#### GIVEN INSTRUCTION:
Copy out the records from the line with "Visually comparing them, is" up to and including the line with "point (469, 443) <", reproducing each line verbatim and leaving out the pictures.
───── ITEMS ─────
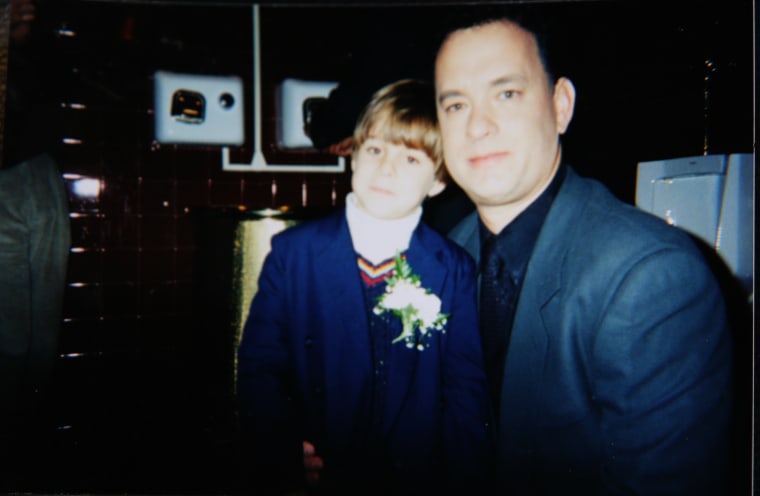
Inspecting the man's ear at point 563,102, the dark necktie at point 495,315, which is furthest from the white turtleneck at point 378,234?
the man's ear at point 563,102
─────
───── ITEMS ─────
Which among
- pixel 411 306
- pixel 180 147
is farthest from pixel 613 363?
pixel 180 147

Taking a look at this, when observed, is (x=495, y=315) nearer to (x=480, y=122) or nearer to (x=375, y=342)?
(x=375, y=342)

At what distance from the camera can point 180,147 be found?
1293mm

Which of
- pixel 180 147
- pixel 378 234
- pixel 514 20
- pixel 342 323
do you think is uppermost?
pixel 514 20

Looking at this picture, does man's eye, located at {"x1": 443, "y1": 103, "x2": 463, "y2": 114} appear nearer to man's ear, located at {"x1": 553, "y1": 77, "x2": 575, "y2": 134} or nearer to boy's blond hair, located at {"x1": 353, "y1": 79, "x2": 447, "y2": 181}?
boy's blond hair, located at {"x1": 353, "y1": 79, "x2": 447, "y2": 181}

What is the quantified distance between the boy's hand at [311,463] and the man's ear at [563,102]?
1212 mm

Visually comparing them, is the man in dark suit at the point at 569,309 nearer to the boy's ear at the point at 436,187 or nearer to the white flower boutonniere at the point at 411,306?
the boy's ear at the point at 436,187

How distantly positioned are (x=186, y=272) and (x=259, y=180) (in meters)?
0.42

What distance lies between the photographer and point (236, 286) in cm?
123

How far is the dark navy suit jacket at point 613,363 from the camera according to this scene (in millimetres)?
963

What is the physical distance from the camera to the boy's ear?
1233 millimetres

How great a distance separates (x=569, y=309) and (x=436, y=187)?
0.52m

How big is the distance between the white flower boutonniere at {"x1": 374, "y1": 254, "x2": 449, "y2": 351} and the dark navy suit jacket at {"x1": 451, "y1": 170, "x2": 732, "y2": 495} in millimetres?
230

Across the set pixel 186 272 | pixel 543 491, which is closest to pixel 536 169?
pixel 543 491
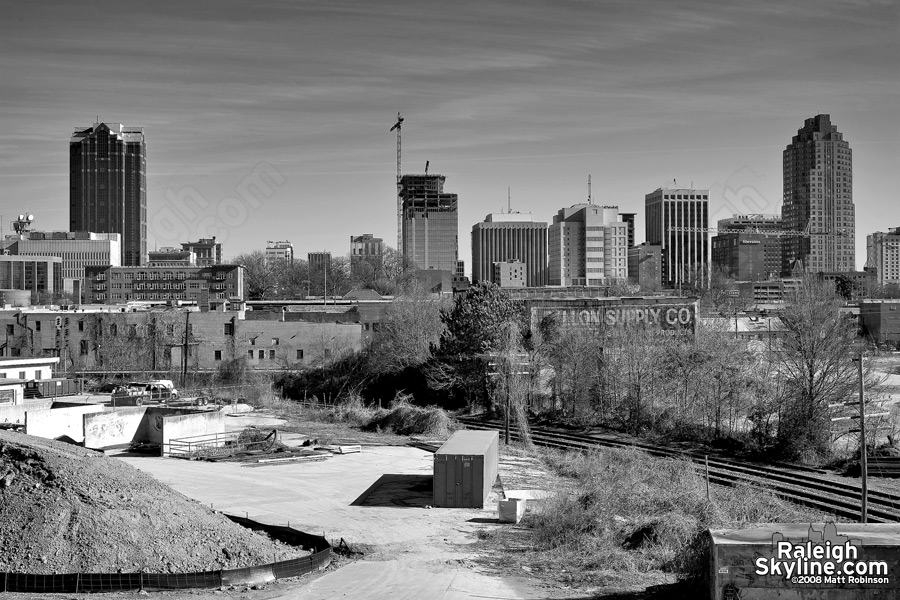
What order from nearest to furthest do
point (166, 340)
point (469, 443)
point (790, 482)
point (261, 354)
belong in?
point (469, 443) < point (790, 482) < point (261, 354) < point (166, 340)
─────
#### ANSWER TO THE PROBLEM:
Visually comparing them, is the man in dark suit at the point at 569,309 nearer to the boy's ear at the point at 436,187 or nearer to the white flower boutonniere at the point at 411,306?
the boy's ear at the point at 436,187

How distantly positioned are (x=186, y=272) and (x=259, y=180) (in meters)?
0.42

What distance lies between the photographer and point (236, 286) in cm?
123

How far is the dark navy suit jacket at point 613,363 from the camera according to this scene (in millimetres)?
963

What is the physical distance from the camera to the boy's ear?
1233 millimetres

How great a distance separates (x=569, y=309) and (x=436, y=187)?
0.52m

How big is the distance between the white flower boutonniere at {"x1": 374, "y1": 254, "x2": 449, "y2": 351} and the dark navy suit jacket at {"x1": 451, "y1": 170, "x2": 732, "y2": 495} in millimetres?
230

Across the set pixel 186 272 | pixel 543 491, which is closest to pixel 536 169?
pixel 543 491
What order from nearest to furthest do
point (166, 340)
point (469, 443)
point (790, 482)
point (261, 354)
belong in?
point (469, 443) < point (790, 482) < point (261, 354) < point (166, 340)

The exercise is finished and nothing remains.